Le Parquet national financier a confirmé mercredi l'ouverture d'une enquête préliminaire visant le ministre des Outre-mer.

L'enquête visant Sébastien Lecornu a été ouverte en mars 2019
L'enquête visant Sébastien Lecornu a été ouverte en mars 2019 © AFP / Ludovic Marin

Une nouvelle figure de la Macronie dans les radars de la justice. Confirmant une information de Libération et du Canard Enchaîné, le Parquet national financier (PNF) a annoncé ce mercredi que Sébastien Lecornu, ministre des Outre-mer, faisait l'objet d'une enquête ouverte en mars 2019 des chefs de "prise illégale d'intérêt" et d'"omission de déclaration à la Haute autorité pour la transparence de la vie publique". Explications. 

De quoi parle-t-on ?

Le point de départ de ce dossier, c'est un long mail adressé en janvier 2019 à celle qui est alors la cheffe du PNF, Eliane Houlette. Le courrier en question émane d'un "ancien banquier des collectivités locales reconverti dans l'énergie", précise Libération. Celui-ci tient à porter à la connaissance de la justice ce qui lui apparaît comme un possible conflit d'intérêt. 

En effet, alors qu'il était à cette époque président du département de l'Eure, Sébastien Lecornu a siégé pendant un an, de mi-2016 à mi-2017, au conseil d'administration de la Société d'autoroutes Paris-Normandie (SAPN). À ce titre, il touchait des jetons de présence, soit 7 874 euros brut, d'après sa déclaration à la Haute Autorité pour la transparence de la vie publique. 

Or, sous sa casquette de président de l'Eure, il aurait au même moment approuvé plusieurs délibérations du conseil départemental, impliquant la SAPN, selon le Canard Enchaîné et Libération.
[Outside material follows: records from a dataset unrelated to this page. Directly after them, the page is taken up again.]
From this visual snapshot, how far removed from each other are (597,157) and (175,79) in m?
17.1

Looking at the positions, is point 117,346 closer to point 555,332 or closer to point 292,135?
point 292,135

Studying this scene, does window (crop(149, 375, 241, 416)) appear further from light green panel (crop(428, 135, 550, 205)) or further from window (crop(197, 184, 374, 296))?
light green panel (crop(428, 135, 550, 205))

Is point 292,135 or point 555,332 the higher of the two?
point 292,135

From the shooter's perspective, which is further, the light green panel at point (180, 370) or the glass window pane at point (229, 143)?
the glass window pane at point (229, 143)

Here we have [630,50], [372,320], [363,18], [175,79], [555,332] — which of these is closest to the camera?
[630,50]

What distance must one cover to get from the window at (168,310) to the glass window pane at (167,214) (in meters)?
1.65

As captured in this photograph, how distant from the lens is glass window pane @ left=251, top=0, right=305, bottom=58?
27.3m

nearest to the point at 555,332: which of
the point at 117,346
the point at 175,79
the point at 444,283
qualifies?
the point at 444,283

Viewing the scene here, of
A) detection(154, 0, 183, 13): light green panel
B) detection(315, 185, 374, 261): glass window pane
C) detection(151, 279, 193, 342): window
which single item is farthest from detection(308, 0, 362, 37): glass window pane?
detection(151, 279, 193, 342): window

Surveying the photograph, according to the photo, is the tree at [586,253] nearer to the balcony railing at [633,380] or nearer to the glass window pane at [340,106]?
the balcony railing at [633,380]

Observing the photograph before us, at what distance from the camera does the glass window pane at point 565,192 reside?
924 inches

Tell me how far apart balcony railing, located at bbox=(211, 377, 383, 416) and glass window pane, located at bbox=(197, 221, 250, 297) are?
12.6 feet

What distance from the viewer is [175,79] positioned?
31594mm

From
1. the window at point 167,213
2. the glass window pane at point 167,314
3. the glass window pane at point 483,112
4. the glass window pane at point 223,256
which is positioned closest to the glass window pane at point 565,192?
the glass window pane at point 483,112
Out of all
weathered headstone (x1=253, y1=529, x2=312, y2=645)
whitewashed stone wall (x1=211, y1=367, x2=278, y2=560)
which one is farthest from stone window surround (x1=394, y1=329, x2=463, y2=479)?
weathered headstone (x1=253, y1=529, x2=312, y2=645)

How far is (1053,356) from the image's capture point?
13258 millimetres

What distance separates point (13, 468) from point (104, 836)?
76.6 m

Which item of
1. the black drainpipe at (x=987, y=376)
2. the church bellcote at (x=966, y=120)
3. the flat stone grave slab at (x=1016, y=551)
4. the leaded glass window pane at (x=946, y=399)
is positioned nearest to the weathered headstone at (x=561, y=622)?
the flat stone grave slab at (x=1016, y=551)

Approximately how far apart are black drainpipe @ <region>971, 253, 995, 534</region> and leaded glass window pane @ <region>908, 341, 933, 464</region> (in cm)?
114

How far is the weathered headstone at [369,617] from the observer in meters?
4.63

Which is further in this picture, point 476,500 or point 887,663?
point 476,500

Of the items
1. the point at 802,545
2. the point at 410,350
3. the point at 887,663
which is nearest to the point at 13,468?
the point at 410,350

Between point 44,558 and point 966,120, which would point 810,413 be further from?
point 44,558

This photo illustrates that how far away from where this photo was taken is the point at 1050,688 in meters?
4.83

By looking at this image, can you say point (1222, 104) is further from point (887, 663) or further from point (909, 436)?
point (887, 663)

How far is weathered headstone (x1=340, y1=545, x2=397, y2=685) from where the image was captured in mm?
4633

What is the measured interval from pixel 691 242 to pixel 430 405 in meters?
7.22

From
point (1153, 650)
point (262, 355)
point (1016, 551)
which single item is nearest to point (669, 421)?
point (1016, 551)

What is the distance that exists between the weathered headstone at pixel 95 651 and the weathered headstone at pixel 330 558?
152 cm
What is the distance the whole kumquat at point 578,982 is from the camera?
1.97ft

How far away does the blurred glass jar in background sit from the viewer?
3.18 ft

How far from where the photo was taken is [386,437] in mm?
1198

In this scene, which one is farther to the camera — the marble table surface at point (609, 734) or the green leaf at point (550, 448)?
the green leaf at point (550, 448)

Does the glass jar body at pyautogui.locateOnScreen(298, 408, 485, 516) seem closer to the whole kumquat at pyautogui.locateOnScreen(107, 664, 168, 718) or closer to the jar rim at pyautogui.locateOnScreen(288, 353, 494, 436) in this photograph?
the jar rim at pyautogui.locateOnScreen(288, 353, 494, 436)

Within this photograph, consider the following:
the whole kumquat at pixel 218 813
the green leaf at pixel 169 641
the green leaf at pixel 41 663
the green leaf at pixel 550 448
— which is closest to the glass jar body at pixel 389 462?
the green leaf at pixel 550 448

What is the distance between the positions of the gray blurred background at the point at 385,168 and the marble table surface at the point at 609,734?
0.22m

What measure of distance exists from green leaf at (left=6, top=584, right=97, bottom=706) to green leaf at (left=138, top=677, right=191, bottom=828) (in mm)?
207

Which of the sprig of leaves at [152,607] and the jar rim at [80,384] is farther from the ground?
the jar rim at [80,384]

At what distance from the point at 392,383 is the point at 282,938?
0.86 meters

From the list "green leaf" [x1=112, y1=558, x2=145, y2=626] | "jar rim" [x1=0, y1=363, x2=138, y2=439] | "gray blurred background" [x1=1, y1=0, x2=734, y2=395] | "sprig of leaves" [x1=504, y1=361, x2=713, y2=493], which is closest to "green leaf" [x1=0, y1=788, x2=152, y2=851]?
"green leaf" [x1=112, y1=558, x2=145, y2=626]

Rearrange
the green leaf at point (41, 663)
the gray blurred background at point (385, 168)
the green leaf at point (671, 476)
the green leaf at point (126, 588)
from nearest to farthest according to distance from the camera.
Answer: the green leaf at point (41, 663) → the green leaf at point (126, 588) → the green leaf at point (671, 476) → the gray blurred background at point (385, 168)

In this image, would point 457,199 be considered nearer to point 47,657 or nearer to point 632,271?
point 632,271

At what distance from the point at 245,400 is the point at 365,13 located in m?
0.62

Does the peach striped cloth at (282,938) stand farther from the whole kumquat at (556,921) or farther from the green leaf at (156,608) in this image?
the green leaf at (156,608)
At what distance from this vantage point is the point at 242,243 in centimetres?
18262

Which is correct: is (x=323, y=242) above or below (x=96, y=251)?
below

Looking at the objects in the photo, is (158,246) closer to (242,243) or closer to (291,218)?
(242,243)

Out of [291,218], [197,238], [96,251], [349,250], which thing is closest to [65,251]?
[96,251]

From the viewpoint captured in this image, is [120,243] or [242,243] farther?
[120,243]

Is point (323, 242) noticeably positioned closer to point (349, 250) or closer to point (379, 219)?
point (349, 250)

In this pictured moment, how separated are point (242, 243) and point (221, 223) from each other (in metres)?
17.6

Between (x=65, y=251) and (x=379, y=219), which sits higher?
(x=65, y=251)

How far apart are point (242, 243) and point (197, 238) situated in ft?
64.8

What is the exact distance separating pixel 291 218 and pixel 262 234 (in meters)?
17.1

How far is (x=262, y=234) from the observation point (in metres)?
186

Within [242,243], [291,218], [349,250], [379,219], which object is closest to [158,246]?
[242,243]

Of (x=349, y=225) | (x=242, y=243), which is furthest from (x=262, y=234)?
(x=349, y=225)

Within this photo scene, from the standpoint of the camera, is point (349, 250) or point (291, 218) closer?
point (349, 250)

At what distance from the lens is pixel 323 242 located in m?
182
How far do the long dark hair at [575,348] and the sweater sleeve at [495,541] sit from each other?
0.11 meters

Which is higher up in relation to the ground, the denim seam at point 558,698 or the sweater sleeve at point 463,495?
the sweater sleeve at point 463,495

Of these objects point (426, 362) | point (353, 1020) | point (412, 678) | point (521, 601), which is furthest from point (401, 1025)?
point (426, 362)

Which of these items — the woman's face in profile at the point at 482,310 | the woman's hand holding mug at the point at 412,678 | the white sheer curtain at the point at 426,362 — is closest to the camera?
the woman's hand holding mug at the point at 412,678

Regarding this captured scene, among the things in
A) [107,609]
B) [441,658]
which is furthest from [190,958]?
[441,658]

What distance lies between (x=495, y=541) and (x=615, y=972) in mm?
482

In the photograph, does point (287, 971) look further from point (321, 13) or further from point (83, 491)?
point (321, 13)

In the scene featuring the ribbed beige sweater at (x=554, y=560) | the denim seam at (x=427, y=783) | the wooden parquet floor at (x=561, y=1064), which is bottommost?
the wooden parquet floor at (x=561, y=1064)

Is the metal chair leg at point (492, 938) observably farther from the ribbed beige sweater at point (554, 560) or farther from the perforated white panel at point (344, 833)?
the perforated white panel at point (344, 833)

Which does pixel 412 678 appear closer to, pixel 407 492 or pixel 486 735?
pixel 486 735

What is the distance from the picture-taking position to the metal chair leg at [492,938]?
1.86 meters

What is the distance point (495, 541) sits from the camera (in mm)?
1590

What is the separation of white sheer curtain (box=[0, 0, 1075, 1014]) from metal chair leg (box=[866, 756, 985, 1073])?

A-t-il utilisé son mandat pour favoriser la société dont il était administrateur ? C'est que les policiers de l'Office central de lutte contre la corruption et les infractions financières et fiscales (OCLCIFF) vont tenter de mettre au clair.

Le ministre des Outre-mer va-t-il démissionner ?

À ce stade de l'enquête préliminaire - dont le but est de recueillir des éléments et d'examiner si les faits sont susceptibles ou non de constituer une infraction - le cabinet de Sébastien Lecornu a fait savoir que le ministre était "tout à fait serein".

Il a "tout simplement poursuivi une pratique historique, à la suite de son élection, en siégeant pendant un an au sein du Conseil de SAPN", fait-on savoir. "Lorsqu'en 2005 les autoroutes ont été concédées par l'État à des opérateurs privés, il a été nécessaire de maintenir (...) des liens étroits avec les autorités publiques" et "à ce titre, les départements du Calvados, de la Seine-Maritime et de l'Eure sont actionnaires minoritaires de SAPN et, dès lors, participent à l'assemblée générale", a précisé le cabinet.

Qui sont les autres membres du gouvernement visés par des enquêtes ?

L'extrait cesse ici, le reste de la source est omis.